Could you ask to look after the dog for a few days to assess his behaviour in your home? It would be a happy ending for him to move to an owner that would look after him properly and walk him daily. You just have to be sure he is a good forever match for you.

tumblingdowntherabbithole · 19/09/2025 08:33

Why are you so fixated on this particular dog?

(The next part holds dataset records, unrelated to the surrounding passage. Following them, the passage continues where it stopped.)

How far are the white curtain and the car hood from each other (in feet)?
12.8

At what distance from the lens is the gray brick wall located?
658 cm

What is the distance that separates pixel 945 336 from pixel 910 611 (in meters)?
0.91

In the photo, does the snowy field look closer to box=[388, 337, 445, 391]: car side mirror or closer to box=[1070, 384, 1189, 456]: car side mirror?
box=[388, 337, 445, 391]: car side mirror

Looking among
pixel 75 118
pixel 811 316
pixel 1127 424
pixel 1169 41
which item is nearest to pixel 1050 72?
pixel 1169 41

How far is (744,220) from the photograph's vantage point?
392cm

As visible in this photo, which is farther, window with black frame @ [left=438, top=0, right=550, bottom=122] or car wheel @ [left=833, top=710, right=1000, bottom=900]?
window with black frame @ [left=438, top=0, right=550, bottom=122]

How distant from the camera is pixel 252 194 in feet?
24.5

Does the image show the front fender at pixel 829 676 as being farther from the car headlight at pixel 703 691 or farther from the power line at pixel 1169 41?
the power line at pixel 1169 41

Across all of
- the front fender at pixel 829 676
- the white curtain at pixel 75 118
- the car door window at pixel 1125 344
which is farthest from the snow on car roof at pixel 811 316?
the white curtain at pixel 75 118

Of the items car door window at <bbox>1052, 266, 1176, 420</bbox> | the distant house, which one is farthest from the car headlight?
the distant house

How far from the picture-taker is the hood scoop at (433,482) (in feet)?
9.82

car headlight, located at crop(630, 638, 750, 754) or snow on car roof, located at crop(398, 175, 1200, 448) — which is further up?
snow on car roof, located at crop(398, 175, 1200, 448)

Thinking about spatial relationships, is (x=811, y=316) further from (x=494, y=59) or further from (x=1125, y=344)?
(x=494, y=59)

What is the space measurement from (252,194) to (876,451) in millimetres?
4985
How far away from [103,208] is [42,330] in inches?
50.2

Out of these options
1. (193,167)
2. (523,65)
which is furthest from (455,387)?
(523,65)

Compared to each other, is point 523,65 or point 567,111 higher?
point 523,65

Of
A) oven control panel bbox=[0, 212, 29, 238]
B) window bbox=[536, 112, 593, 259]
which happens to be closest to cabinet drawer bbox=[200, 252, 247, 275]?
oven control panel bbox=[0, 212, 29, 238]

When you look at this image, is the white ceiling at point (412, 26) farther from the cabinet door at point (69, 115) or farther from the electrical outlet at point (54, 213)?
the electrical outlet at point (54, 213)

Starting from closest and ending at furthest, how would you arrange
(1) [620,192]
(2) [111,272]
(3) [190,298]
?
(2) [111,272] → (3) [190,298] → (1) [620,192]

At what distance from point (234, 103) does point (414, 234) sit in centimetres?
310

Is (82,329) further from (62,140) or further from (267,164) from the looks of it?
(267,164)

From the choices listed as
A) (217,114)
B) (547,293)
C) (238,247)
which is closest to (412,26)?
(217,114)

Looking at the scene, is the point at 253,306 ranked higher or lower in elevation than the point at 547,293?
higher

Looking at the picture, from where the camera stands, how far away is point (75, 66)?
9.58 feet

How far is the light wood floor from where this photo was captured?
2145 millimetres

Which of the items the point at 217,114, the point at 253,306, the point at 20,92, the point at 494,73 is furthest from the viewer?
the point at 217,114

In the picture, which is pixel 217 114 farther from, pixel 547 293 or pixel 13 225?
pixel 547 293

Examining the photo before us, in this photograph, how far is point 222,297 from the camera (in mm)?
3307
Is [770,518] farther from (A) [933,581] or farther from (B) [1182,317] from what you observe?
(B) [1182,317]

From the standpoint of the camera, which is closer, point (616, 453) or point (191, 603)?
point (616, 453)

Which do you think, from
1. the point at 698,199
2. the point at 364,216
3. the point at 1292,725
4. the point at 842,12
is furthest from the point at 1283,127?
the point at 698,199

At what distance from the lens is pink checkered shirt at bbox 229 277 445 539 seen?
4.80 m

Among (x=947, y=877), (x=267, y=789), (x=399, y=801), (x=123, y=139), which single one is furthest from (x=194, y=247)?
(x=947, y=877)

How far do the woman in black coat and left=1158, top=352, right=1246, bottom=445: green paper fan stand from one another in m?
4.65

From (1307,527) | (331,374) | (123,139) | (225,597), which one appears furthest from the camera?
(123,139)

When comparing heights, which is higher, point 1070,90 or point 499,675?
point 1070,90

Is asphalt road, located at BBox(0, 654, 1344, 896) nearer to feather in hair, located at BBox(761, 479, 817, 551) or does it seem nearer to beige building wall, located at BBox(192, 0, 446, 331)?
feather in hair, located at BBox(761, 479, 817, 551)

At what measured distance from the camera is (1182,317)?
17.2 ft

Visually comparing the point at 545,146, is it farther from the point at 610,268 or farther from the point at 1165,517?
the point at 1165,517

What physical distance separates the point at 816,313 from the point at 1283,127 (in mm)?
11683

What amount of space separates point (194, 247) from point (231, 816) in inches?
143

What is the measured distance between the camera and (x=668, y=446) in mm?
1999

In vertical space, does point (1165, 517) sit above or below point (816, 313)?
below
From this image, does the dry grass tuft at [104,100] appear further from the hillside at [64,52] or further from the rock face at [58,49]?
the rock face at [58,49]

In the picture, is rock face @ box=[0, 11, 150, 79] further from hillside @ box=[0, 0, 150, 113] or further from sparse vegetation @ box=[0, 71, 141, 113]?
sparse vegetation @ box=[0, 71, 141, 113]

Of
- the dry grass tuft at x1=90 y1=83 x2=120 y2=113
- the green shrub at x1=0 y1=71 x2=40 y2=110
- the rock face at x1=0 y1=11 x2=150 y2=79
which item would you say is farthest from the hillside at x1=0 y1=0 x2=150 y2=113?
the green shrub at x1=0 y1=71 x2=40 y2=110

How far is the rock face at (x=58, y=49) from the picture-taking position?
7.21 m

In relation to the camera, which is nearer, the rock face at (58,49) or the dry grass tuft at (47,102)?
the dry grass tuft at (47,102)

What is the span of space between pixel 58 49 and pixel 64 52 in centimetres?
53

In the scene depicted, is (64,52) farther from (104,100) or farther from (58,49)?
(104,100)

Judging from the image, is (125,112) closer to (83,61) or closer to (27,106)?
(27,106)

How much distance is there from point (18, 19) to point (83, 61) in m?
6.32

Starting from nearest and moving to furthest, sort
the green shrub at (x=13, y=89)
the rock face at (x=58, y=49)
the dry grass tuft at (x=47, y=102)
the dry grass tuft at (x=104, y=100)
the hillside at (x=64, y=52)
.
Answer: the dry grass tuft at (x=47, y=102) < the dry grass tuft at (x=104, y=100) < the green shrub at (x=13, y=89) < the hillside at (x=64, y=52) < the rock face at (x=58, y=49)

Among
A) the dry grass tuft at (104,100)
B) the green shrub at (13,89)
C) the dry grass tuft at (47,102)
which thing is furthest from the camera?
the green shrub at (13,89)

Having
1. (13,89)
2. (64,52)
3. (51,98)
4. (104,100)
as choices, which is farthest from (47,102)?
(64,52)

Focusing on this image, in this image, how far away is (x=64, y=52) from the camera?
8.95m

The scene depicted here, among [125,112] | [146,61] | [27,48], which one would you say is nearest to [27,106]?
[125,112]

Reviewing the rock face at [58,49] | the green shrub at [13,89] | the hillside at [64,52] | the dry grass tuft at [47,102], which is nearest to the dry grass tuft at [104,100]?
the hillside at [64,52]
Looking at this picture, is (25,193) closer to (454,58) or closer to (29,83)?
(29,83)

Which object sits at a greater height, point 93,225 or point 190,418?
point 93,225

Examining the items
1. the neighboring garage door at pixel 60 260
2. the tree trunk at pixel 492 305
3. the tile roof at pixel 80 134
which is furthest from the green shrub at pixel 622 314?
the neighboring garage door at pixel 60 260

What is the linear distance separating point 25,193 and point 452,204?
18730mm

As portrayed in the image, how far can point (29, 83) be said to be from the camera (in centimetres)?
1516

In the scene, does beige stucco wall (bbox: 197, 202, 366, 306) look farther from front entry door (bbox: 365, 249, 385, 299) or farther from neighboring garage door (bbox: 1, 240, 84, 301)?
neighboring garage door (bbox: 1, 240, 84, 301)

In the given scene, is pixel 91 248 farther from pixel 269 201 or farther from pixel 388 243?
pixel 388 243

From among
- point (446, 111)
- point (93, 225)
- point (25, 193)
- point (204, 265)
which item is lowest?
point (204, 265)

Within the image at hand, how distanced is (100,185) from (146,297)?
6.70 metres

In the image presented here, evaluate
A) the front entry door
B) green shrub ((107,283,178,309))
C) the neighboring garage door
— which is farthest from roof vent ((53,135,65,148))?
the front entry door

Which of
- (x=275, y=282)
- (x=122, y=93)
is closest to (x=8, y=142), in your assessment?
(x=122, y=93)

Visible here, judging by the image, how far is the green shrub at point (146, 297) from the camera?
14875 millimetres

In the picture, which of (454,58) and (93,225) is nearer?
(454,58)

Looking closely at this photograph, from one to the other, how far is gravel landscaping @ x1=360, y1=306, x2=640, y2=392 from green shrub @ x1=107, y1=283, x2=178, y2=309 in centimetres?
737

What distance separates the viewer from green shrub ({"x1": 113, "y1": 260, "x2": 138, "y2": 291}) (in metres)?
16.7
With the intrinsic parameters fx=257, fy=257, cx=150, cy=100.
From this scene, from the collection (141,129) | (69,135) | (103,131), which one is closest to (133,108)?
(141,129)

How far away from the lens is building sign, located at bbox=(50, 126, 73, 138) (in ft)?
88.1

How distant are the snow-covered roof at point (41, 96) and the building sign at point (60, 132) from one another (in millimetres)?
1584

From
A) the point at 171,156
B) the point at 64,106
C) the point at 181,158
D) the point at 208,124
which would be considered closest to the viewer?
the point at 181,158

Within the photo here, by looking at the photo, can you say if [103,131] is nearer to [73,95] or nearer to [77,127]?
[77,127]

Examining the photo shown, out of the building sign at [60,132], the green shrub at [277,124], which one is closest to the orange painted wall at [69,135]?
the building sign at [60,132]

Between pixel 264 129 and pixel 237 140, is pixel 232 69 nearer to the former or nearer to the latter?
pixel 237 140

ThePure · 19/09/2025 08:49

Got our dog from a rescue around this age. We love him to bits and are committed to him but to be honest it’s been a rough ride

11 months is peak dog adolescence where they usually go through a patch of testing boundaries and bad behaviour even if you already had a bond and some training. What with all the chewing stuff up, running away, reactivity and waking at night I frequently wanted to give him back the first year

ours was not neutered when we got him and I guess yours will not be either. This meant that he would get very excited about females in heat anywhere in the vicinity to the extent he would not eat and he humped a lot: humans, dogs, inanimate objects. We could not let him off lead in case he ran off. Plus we had to pay for the op and get him through recovering

Ours is largely good with other dogs but he chases cats and is very reactive to motorbikes and not safe to be walked near traffic which is limiting. That might have been due to lack of early socialisation and has not proved possible to change. I can never take him to a pub or cafe unless we can sit outside as he is too unpredictable. He has random triggers like once he lost it with guy carrying a high chair. He’s big and not an ‘easy’ breed so those are factors but it might also be not having that socialisation period to such triggers.

On the plus side ours was toilet trained and never had any accidents in the house and he is very nice with other dogs I think because he was used to so many in the pound and the rescue centre. He seems to read other dogs well and adjust to them eg be playful with bouncy ones and quiet with nervous dogs.

I never wanted a puppy either but I think 11 months is quite a hard age to get a dog. You may end up with a dog with reactivity or separation anxiety and then you just have to work around it and they may never be able to do things you hoped for.

If I had my time over I will never get a puppy but I would get an older dog (over 2) from a rescue centre.